Re: Best way to construct PostgreSQL ArrayType (_int4) from C int array

Lists: pgsql-general
From: Adrian Schreyer <ams214(at)cam(dot)ac(dot)uk>
To: pgsql-general(at)postgresql(dot)org
Subject: Best way to construct PostgreSQL ArrayType (_int4) from C int array
Date: 2011-04-27 11:02:36
Message-ID: BANLkTim6L6NCgDP3cUvA4hZjPLpPU1ZLeA@mail.gmail.com
Views: Raw Message | Whole Thread | Download mbox | Resend email
Lists: pgsql-general

At the moment I am using the following code to construct a PostgreSQL
array from a C array in my C extension but I am not so sure if this is
really the best solution:

const int *data = array.data(); // C array
Datum *d = (Datum *) palloc(sizeof(Datum) * size);

for (int i = 0; i < size; i++) d[i] = Int32GetDatum(data[i]);

ArrayType *a = construct_array(d, size, INT4OID, sizeof(int4), true, 'i');

Is this okay or is there a better solution (existing function in the
PostgreSQL source for example)?

- [Provided material]:
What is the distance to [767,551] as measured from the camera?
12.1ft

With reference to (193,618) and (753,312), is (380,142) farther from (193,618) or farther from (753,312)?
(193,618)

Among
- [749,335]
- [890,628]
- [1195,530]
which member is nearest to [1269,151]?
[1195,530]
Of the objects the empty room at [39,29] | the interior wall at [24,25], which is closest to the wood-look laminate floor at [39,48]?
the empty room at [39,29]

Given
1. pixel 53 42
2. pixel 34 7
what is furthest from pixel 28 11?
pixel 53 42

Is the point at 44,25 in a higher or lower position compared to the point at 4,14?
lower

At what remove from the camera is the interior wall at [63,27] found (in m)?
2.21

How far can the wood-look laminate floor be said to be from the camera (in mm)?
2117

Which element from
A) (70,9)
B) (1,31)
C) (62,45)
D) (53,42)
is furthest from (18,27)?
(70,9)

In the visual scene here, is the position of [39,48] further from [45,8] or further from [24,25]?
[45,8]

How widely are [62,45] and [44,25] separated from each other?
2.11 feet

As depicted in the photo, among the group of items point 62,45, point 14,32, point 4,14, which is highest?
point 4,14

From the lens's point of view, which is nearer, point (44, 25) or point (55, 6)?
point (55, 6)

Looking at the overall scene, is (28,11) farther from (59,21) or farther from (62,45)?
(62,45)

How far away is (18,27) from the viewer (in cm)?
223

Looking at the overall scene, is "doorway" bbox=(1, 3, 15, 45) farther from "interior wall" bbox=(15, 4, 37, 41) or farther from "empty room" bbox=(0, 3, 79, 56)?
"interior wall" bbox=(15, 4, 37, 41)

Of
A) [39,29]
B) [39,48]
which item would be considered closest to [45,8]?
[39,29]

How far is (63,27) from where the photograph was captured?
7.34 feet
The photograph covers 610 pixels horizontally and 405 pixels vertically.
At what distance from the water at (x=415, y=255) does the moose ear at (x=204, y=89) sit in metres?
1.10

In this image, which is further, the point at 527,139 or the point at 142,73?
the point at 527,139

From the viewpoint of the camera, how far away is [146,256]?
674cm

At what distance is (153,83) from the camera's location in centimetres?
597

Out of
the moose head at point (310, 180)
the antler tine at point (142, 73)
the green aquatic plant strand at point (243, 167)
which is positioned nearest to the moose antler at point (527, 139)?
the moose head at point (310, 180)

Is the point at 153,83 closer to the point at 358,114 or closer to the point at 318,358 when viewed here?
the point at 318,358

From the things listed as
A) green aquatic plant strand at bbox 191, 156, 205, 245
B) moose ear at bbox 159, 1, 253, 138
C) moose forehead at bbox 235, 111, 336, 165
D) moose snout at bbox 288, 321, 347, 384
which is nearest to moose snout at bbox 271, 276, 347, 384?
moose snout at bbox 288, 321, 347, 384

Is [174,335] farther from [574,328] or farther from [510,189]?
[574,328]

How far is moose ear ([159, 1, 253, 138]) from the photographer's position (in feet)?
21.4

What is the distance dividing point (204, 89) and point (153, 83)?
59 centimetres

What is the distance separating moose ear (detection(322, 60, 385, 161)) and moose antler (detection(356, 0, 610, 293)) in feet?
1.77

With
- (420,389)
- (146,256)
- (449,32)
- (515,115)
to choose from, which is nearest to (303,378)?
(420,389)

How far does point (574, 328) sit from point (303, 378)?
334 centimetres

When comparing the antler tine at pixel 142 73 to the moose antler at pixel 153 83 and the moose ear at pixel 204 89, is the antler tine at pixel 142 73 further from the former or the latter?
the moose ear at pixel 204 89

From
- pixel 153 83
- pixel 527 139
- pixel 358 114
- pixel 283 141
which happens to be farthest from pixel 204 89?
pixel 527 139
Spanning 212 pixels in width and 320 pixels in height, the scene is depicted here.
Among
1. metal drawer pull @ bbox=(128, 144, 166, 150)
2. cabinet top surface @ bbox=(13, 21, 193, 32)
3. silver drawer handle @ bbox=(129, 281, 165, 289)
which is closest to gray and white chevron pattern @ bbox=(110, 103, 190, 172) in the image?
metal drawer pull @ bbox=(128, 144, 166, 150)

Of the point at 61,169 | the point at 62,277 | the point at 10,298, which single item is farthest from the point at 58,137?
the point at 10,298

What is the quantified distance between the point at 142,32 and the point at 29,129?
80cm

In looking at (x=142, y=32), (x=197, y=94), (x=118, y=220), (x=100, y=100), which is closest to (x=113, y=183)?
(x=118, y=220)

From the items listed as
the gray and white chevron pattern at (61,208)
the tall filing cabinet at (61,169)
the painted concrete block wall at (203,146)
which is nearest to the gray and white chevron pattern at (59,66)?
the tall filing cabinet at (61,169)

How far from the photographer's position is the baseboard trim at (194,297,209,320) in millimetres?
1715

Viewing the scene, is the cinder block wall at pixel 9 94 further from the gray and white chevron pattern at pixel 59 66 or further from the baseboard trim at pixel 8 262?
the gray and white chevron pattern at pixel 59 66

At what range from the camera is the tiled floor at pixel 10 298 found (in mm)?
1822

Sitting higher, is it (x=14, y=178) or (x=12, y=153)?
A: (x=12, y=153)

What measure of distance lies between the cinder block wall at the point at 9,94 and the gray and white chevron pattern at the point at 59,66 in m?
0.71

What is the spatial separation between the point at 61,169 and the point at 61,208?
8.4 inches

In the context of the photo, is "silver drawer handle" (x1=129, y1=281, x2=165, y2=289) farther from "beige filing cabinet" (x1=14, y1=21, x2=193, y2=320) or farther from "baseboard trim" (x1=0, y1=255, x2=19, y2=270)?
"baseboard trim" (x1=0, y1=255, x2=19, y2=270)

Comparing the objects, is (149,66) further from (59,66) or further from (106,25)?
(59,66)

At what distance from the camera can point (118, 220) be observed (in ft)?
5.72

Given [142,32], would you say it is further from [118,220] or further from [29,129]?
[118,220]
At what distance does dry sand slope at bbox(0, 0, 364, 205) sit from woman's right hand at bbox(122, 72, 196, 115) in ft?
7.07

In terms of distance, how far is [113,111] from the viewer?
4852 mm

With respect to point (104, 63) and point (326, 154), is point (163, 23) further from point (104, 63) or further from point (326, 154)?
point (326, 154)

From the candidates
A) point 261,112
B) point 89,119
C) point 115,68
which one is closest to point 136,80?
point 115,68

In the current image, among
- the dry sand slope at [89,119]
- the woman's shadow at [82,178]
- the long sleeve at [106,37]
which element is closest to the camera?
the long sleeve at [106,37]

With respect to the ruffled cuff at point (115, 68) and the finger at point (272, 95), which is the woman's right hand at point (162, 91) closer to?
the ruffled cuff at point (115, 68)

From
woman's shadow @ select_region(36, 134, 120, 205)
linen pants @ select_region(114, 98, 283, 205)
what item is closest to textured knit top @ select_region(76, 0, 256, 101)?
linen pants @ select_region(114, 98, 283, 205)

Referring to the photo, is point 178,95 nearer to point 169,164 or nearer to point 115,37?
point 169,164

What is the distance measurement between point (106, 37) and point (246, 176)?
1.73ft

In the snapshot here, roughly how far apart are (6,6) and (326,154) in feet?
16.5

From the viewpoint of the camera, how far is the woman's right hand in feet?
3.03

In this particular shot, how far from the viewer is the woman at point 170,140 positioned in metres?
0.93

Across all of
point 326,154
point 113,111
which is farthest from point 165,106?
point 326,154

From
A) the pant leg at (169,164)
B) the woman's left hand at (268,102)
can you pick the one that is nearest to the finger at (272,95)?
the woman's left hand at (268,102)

- [Aim]: Decide whether each statement below agrees with the mailing-list post, answering yes or no and quoting the deciding words of the post: 1. The post was sent to the pgsql-general list. 2. The Datum array in the code is allocated with malloc. 3. The writer is uncertain whether the code shown is the best solution. The records were taken from a separate source.

- [Complete answer]:
1. Yes: "Lists: pgsql-general"
2. No: "Datum *d = (Datum *) palloc(sizeof(Datum) * size);"
3. Yes: "I am not so sure if this is really the best solution"